J’y ai été invitée dans le cadre du colloque Résistances des femmes autochtones dans les Amériques pour m’exprimer aux côtés de chercheuses et d’autres femmes issues des Premières Nations. J’ai parlé de concepts que vous commencez probablement à maîtriser si vous me lisez régulièrement, mais aussi des raisons pour lesquelles les femmes de nos communautés adhèrent difficilement à l’étiquette féministe. Je suis féministe dans la mesure où c’est un débat qu’on m’impose; ma place en tant que femme dans les cercles traditionnels est honorée et respectée, donc pas besoin de rappeler aux autres que j’ai des droits. C’est acquis.
Traduire du français à l’eeyou iyimun certains concepts qui viennent d’ailleurs comporte ses risques.

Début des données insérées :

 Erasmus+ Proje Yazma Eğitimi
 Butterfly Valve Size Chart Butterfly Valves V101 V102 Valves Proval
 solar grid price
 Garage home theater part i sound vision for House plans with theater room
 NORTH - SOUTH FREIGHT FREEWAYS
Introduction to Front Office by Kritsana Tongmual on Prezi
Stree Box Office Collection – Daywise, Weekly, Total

Par exemple, pour traduire «féminisme», on devrait inventer un mot qui correspond à la vision nord-américaine de ce qu’est l’émancipation des femmes et des rôles de celles-ci. Pour cette raison, nos communautés – à ce que je sache – n’ont pas encore senti le besoin de le faire. Parler de «féminisme autochtone» vient aussi un peu «invisibiliser» le fait que la situation actuelle des femmes autochtones au Canada est un résultat de la colonisation. Ma nation était autrefois une société égalitaire.

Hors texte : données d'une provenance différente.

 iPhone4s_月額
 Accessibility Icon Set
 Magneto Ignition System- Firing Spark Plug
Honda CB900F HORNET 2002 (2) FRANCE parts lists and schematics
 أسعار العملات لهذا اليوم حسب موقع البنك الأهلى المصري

Les féminismes au Québec sont pluriels, mais bon nombre d’entre eux excluent les femmes issues des Premières Nations par la non-reconnaissance des violences que nous sommes plus à risque de subir. À Montréal, nos vigiles pour les femmes autochtones disparues ou assassinées au Canada attirent moins de gens que la Women’s March pour dénoncer les politiques de Trump. Vous comprendrez que, pour nous, il est difficile d’adhérer à un féminisme qui vient nier le facteur colonial.
Les féminismes au Québec sont pluriels, mais bon nombre d’entre eux excluent les femmes issues des Premières Nations par la non-reconnaissance des violences que nous sommes plus à risque à risque de subir.

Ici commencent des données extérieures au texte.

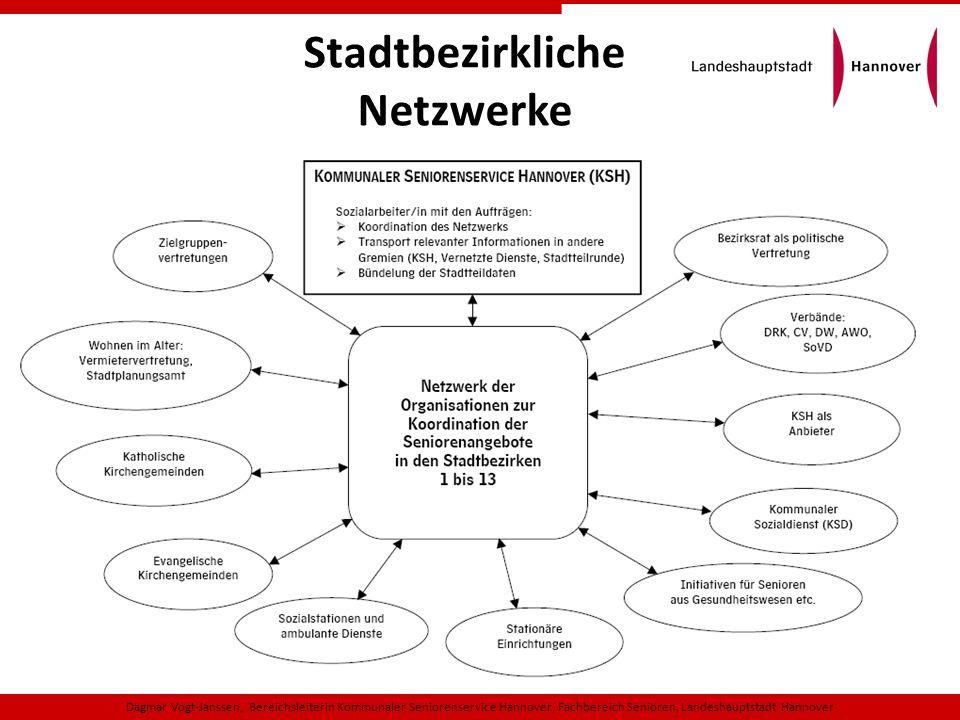 Stadtbezirkliche Netzwerke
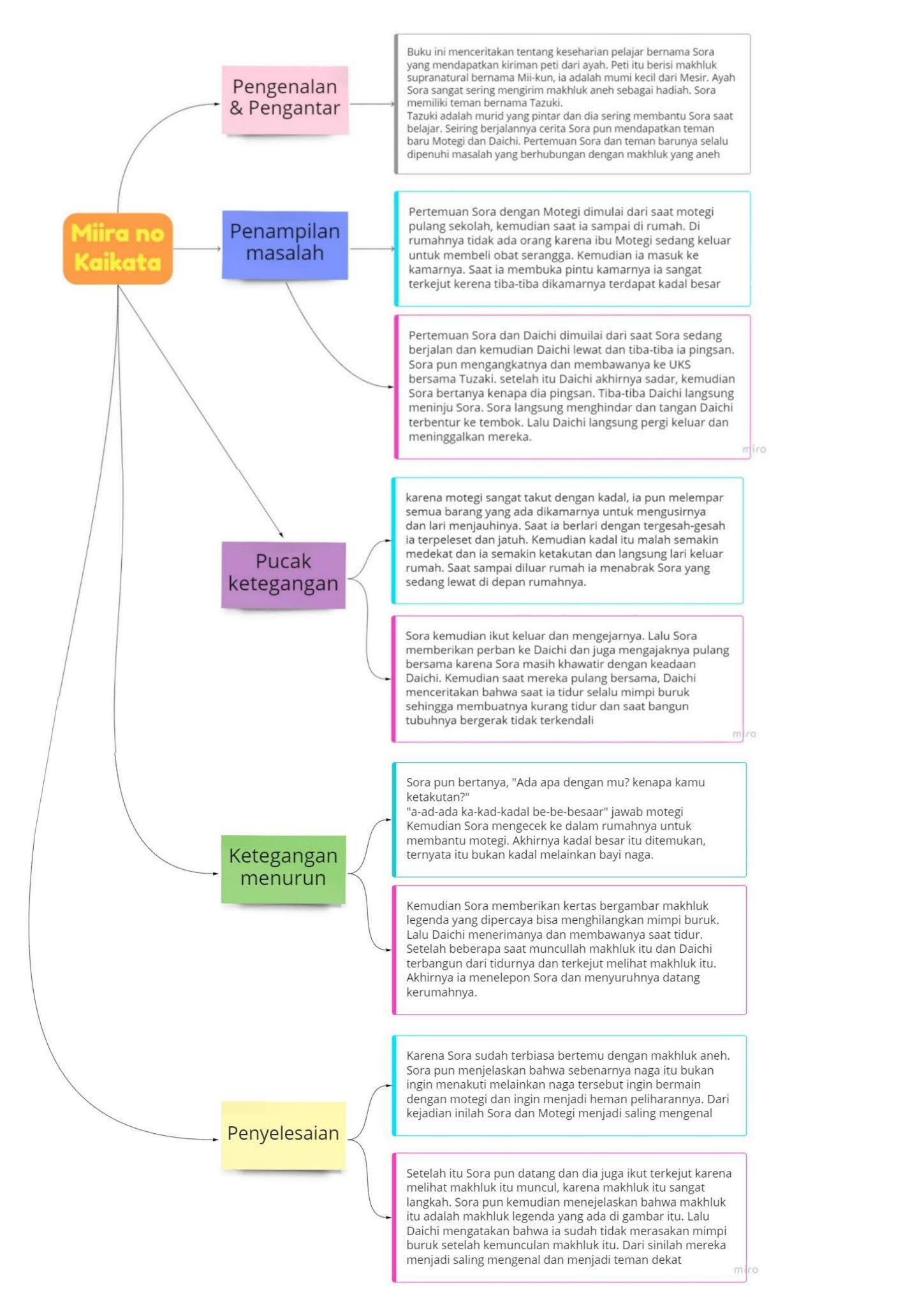peta konsep buku fiksi peta konsep buku non fiksi peta konsep buku fiksi dan nonfiksi kelas 8 peta konsep buku fiksi laskar pelangi peta konsep buku fiksi cinderella peta konsep buku fiksi dan nonfiksi peta konsep buku fiksi cerpen peta konsep buku bahasa indonesia kelas 8 peta konsep buku adalah peta konsep buku apresiasi sastra peta konsep alur buku fiksi dan nonfiksi peta konsep alur buku fiksi peta konsep isi buku adalah peta konsep buku fiksi adalah peta konsep buku fiksi atau nonfiksi jelaskan alur peta konsep buku fiksi contoh peta konsep buku peta konsep buku bahasa indonesia kelas 8 semester 2 peta konsep buku bahasa indonesia kelas 9 peta konsep buku biografi peta konsep buku bumi manusia peta konsep buku bahasa indonesia kelas 7 peta konsep buku bahasa indonesia kelas 9 kurikulum 2013 peta konsep buku bj habibie peta konsep buku cerita peta konsep buku cerita fiksi peta konsep buku cinderella peta konsep buku cerpen contoh peta konsep buku non fiksi contoh peta konsep buku fiksi dongeng contoh peta konsep buku pelajaran cara membuat peta konsep buku peta konsep buku dilan peta konsep buku dongeng peta konsep buku digital peta konsep buku dibuat untuk peta konsep dari buku fiksi peta konsep dari buku non fiksi peta konsep di buku tulis peta konsep dalam buku peta konsep buku ensiklopedia buku peta konsep ekonomi peta konsep buku fiksi sang pemimpi peta konsep buku fiksi dan nonfiksi kelas 7 gambar peta konsep buku fiksi dan nonfiksi gambar peta konsep buku non fiksi contoh gambar peta konsep buku fiksi contoh gambar peta konsep buku non fiksi contoh gambar peta konsep buku fiksi dan nonfiksi gambar peta konsep buku fiksi peta konsep buku harry potter peta konsep buku ipa kelas 8 peta konsep buku ipa kelas 8 semester 2 peta konsep buku ipa peta konsep isi buku peta konsep isi buku fiksi peta konsep isi buku nonfiksi peta konsep isi buku fiksi dan nonfiksi peta konsep buku jendela dunia peta konsep dapat dibuat untuk buku jenis peta konsep dapat kita buat bu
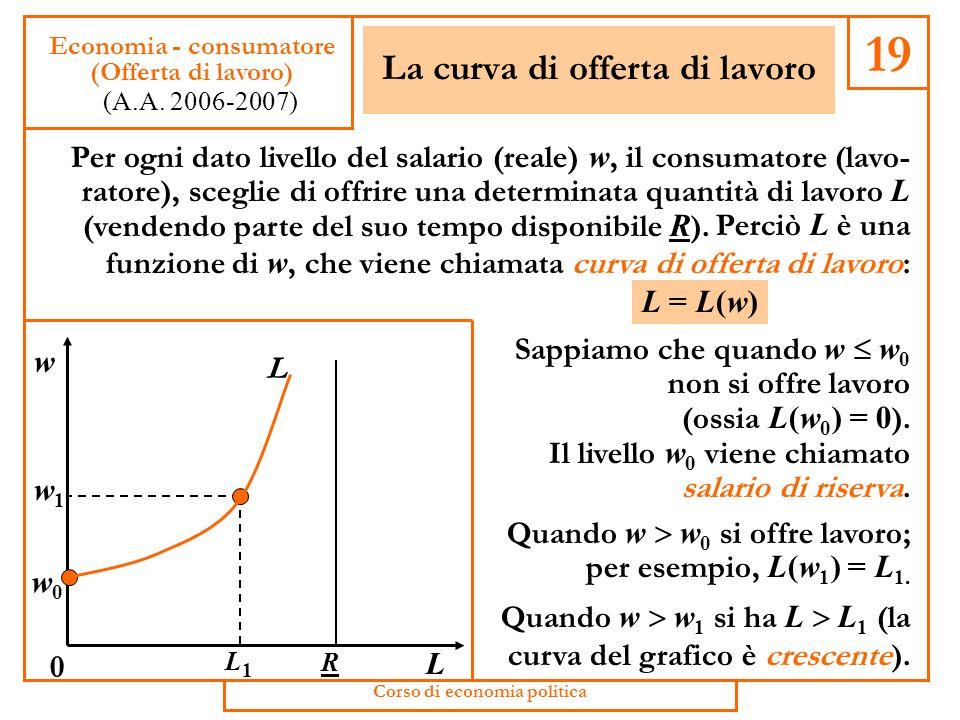 La curva di offerta di lavoro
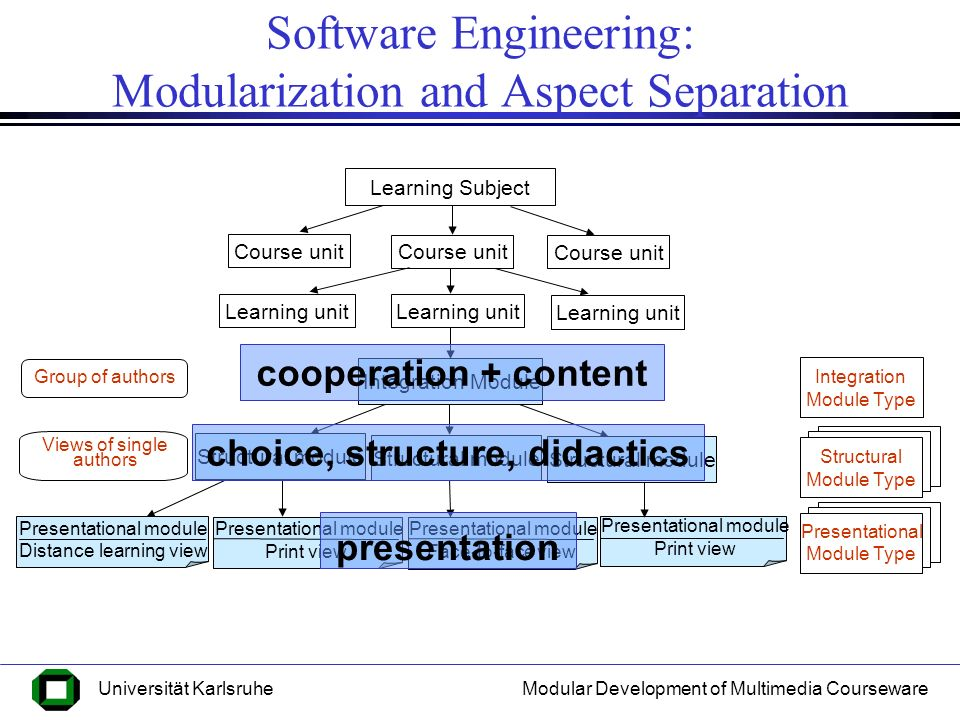 Modular Development of Multimedia CoursewareUniversität Karlsruhe The Development Process Requirements Analysis Identification of target groups Identification of learning goals Limiting the subject area Identification of relevant material Content-Based Design Logical dependency-graph Module specification Integration module type Structural Design Logical dependency-graph Module specification Structural module type Presentational Design Presentational module type (style sheet) Implementation integration-modules Implementation structural modules Implementation presentational modules Evaluation with the user Design of Course Units Course units specification Selection of modules Navigation structure template Implementation Course units Evaluation with the user Module Design Course Design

Comme l’expliquait Tania Larivière, nous avons besoin d’un certain équilibre dans nos communautés et nos cercles traditionnels. Les hommes sont aussi présents aux rassemblements de femmes pour observer et vice-versa, ce qui ne plairait pas à certains milieux féministes que je fréquente parfois. Nous croyons aussi en la justice réparatrice, car une communauté a besoin de chaque individu pour fonctionner.
Étant survivante d’abus, j’ai été guérir de mes traumatismes dans une cérémonie à laquelle des hommes qui ont déjà commis des agressions sexuelles prenaient part. Ces hommes ont demandé pardon et ont fait les efforts nécessaires pour se guérir eux aussi. Beaucoup d’hommes autochtones ont été violés dans les pensionnats et ont ensuite répété le mal. Ce n’est pas une méthode pour échapper aux conséquences; il faut évidemment plus qu’un «je m’excuse» pour que ces hommes réintègrent complètement nos cercles. Je sais que ça peut en froisser plusieurs, mais nos visions ancestrales de justice sont différentes.
Bien sûr, je suis quand même proche de certains milieux féministes et tout cela n’est pas pour invalider les luttes des autres, mais seulement pour dire de faire attention de ne pas imposer ses étiquettes à celles qui se définissent déjà elles-mêmes.